For more than 400 years, audiences have found Shakespeare’s plays so perfectly capture human motives, failings, and dilemmas that they continue to offer important commentary, however far removed we are from their creation. Good Night and Good Luck, an adaptation of the 2005 film, is set some 70 years ago—an eternity in the age of texting and instant messaging—but it too lent itself painful timeliness. Do such works speak to audiences today? They did last weekend. Is their message lost on today’s audiences? Not for a New York minute.
Othello, you’ll remember, is the story of a vaunted Venetian general whose chief aide, feigning loyalty but secretly vindictive, sows doubt about the faithfulness of Othello’s wife, Desdemona. Suspicion builds, and this false story eventually so enrages Othello that he murders her and, in this version, the play ends with death upon death. What devastating power lies have. And, once accepted, how difficult they are to dislodge.
A major theme of the play is reputation. Iago famously says, “Who steals my purse steals trash; ʼtis something, nothing . . . But he that filches from me my good name robs me of that which not enriches him, and makes me poor indeed.” Even in his last speech, the suicidal Othello is concerned about how he will be perceived thereafter.
In Shakespeare’s time, although news of a person’s transgressions—real or imagined or maliciously crafted—might eventually reach the ears of many people or the few who mattered; today, such reports are instantly accessible to a worldwide audience and wreak havoc with the ideas of privacy and safety and innocence. Whether they are true or not seems irrelevant. The point is to hurt. In the face of this onslaught, we are “perplexed in the extreme,” as Othello says, and damaged in some cases, beyond repair.

George Clooney has had a long interest in the topic of how fear stifles political debate. In this project, he and co-writer Grant Heslov took the Army-McCarthy hearings as their subject. Senator Joseph McCarthy was infamous for his sensational accusations that various individuals were Communists based on slender or no evidence. His particular targets were the federal government, universities, and the film industry. It was a fearful time. Tremendous pressure was brought on television journalist Edward R. Murrow and his co-producer Fred Friendly to tread lightly around McCarthy, as anyone who opposed him would very likely become his next target.
Nevertheless, Murrow and Friendly produced a famous See It Now documentary using clips of McCarthy himself and his wild accusations.
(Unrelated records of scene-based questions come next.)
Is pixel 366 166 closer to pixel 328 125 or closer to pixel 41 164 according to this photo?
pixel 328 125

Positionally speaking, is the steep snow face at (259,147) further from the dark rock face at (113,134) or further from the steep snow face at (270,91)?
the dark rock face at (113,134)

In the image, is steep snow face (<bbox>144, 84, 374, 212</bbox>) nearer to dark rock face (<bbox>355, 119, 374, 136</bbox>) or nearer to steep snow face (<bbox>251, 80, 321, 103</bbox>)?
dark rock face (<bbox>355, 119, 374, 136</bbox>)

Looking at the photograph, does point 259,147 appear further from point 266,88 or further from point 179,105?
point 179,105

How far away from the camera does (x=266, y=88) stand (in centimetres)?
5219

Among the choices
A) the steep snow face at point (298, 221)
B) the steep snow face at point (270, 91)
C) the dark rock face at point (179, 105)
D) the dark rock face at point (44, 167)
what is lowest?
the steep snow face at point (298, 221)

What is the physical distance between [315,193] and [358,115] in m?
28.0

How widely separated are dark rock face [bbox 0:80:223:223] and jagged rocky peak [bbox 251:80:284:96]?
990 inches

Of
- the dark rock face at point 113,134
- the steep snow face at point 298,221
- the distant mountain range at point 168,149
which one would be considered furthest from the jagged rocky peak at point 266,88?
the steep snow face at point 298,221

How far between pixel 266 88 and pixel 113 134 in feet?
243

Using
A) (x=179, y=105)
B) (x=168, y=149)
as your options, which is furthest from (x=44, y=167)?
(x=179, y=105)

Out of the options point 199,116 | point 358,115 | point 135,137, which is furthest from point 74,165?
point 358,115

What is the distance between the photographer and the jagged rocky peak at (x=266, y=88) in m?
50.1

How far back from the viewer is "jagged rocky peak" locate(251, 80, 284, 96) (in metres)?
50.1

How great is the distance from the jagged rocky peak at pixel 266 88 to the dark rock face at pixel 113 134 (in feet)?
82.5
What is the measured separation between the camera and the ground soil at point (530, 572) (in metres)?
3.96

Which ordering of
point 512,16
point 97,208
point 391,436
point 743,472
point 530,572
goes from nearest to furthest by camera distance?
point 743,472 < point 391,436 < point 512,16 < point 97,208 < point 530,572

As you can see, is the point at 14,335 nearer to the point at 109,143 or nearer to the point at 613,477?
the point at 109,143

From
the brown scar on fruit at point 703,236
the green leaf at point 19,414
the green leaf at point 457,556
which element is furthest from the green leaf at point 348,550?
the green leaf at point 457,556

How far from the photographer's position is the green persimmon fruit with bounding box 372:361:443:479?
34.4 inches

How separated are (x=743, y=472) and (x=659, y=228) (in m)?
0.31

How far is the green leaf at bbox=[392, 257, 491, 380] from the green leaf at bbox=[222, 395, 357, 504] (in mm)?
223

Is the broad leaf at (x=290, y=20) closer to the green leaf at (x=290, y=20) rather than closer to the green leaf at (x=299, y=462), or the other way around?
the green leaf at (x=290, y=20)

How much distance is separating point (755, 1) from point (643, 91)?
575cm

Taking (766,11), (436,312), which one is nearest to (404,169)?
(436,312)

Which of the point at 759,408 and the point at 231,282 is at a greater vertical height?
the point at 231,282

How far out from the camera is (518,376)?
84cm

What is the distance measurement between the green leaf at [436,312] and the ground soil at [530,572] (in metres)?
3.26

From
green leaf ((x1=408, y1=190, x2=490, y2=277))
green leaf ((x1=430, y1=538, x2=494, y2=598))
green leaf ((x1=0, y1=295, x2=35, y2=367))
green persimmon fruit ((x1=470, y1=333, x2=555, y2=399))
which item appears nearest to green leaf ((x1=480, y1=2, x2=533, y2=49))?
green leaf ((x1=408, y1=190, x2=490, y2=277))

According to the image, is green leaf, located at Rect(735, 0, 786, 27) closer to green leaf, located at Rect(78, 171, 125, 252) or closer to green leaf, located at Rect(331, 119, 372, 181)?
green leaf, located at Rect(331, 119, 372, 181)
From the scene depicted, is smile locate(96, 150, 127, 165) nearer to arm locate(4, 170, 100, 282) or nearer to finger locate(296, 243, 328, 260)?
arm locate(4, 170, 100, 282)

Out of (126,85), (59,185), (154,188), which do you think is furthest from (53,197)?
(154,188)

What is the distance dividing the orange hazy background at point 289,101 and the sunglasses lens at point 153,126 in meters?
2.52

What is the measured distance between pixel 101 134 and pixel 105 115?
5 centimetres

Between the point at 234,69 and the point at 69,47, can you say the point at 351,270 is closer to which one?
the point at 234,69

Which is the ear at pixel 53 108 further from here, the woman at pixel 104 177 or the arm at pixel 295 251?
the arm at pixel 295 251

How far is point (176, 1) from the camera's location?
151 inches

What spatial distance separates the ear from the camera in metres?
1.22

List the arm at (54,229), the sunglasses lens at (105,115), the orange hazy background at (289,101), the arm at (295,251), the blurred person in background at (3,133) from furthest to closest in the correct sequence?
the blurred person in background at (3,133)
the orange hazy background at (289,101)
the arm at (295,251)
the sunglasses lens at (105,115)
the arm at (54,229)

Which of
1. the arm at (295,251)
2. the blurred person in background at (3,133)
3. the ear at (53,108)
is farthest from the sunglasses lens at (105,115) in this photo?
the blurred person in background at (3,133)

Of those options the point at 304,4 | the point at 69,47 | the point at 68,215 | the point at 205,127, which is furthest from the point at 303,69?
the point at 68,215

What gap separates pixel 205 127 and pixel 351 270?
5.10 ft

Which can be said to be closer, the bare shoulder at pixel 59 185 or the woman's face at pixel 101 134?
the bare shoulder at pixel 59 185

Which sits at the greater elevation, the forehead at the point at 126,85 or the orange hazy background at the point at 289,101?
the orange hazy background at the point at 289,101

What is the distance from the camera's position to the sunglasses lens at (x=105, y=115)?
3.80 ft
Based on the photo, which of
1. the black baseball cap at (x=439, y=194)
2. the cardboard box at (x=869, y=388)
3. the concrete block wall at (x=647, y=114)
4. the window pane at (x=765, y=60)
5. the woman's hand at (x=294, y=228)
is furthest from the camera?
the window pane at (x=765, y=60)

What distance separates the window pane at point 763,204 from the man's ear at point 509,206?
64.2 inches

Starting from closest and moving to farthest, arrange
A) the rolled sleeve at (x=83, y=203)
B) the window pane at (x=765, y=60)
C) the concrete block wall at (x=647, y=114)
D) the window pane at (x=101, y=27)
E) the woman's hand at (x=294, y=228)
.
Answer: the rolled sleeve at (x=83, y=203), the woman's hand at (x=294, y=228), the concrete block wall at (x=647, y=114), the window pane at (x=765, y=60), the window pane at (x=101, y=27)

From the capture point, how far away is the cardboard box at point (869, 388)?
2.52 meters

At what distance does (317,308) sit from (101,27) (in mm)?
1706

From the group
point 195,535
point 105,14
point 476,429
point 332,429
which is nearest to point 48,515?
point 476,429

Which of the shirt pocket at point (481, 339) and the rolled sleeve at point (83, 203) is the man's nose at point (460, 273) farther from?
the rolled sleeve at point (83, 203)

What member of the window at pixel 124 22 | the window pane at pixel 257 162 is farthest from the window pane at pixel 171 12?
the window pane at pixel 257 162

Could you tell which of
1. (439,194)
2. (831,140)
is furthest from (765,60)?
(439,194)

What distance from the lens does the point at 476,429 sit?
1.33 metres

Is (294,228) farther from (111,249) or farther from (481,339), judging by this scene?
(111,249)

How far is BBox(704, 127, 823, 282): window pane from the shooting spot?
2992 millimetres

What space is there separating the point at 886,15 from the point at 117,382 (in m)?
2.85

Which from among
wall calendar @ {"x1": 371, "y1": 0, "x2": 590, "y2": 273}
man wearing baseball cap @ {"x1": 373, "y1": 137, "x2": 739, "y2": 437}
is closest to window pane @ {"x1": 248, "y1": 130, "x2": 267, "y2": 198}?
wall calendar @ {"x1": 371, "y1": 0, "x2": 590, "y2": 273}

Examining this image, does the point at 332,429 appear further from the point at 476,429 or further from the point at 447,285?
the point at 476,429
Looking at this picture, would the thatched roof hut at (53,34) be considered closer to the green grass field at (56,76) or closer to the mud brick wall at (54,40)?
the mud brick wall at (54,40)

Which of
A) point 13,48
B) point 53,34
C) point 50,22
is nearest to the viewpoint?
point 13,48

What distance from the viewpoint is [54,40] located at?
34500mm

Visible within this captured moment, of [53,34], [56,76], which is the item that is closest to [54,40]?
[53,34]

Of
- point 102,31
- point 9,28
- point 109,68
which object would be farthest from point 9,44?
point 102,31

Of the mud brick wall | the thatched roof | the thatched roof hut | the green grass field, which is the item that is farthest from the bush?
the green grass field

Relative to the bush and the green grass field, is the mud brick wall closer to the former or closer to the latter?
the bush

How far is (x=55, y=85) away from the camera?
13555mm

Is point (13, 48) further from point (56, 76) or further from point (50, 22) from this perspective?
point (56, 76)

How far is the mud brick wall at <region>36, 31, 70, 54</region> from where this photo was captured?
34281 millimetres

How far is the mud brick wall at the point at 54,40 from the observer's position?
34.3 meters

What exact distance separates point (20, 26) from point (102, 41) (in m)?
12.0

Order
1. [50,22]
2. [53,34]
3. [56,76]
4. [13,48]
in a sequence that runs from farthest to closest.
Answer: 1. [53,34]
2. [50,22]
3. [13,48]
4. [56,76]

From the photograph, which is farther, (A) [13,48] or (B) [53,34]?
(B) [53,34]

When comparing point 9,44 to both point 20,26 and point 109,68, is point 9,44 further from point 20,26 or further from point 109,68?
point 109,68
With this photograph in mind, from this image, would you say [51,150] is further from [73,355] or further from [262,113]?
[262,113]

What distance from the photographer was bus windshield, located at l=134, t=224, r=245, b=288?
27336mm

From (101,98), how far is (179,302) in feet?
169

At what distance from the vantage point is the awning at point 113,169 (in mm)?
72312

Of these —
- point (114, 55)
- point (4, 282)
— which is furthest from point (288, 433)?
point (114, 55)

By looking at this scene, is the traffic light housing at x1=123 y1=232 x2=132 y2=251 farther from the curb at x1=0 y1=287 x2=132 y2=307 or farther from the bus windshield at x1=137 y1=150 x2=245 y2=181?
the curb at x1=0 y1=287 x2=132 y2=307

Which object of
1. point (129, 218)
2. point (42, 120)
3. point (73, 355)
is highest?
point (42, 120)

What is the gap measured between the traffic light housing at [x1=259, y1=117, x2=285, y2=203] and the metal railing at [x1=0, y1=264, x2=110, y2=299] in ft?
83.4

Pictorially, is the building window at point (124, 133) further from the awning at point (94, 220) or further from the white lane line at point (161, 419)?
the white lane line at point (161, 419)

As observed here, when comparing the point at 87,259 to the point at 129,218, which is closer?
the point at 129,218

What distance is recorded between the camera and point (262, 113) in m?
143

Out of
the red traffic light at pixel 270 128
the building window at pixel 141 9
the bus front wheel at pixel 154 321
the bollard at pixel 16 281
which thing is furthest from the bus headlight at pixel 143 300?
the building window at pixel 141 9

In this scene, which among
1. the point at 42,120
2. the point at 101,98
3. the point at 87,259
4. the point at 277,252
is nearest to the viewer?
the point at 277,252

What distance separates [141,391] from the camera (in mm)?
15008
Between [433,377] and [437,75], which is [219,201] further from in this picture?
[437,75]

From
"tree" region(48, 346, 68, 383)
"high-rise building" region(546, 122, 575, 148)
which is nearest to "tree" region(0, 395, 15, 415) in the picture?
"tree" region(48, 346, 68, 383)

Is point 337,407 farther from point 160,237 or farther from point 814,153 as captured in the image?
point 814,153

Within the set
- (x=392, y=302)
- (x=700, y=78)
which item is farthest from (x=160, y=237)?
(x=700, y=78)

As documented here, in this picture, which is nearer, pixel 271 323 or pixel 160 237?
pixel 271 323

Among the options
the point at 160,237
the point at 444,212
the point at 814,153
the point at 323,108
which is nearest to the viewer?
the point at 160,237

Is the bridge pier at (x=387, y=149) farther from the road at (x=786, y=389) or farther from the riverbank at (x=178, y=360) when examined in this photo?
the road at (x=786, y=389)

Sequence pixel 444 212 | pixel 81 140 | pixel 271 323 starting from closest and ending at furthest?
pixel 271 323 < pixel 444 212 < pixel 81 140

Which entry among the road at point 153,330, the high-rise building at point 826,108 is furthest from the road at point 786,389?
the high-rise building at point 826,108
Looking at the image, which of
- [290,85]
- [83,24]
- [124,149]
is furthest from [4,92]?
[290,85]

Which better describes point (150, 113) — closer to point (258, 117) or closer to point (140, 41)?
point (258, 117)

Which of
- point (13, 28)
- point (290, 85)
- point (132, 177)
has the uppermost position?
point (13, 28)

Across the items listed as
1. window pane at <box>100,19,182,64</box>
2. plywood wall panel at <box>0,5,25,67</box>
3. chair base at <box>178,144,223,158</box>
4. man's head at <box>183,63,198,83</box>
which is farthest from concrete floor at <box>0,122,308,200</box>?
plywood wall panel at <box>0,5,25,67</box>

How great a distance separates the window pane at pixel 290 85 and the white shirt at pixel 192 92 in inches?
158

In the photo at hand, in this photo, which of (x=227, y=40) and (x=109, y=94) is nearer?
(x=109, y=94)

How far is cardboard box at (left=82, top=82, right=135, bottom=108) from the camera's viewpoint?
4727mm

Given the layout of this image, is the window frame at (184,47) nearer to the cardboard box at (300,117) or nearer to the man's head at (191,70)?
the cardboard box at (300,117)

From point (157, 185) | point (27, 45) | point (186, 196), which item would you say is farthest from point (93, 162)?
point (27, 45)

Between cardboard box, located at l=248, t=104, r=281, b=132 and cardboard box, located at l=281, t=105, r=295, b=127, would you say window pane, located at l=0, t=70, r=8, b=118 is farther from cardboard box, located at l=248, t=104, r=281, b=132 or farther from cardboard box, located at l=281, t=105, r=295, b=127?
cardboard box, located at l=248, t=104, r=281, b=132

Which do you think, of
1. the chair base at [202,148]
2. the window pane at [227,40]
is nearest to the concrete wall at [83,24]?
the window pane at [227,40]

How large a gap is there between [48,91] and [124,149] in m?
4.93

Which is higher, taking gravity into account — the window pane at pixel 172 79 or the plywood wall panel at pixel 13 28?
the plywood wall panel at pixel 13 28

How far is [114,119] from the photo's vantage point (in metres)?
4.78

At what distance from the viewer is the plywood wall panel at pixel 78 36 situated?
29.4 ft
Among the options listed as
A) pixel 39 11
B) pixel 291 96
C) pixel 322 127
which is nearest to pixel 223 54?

Commenting on the Senator’s words, Murrow said, “We must not confuse dissent with disloyalty” and warning against letting fear push the country into an age of unreason. The production definitely wants to establish parallels with current-day politics, and one of its biggest laughs comes when a newsman laments that he hasn’t quite understood what’s been happening in the past few years and says, “It’s like all the sensible people flew to Europe and left us here.”
Both plays benefit from excellent casts, including Clooney and Gyllenhaal, who are not stage actors. Othello has a spare stage that adapts to whatever configuration is needed, whereas Good Night and Good Luck has a very specific set, a 1950s newsroom, with all the chaos of a production about to go on air. Both work.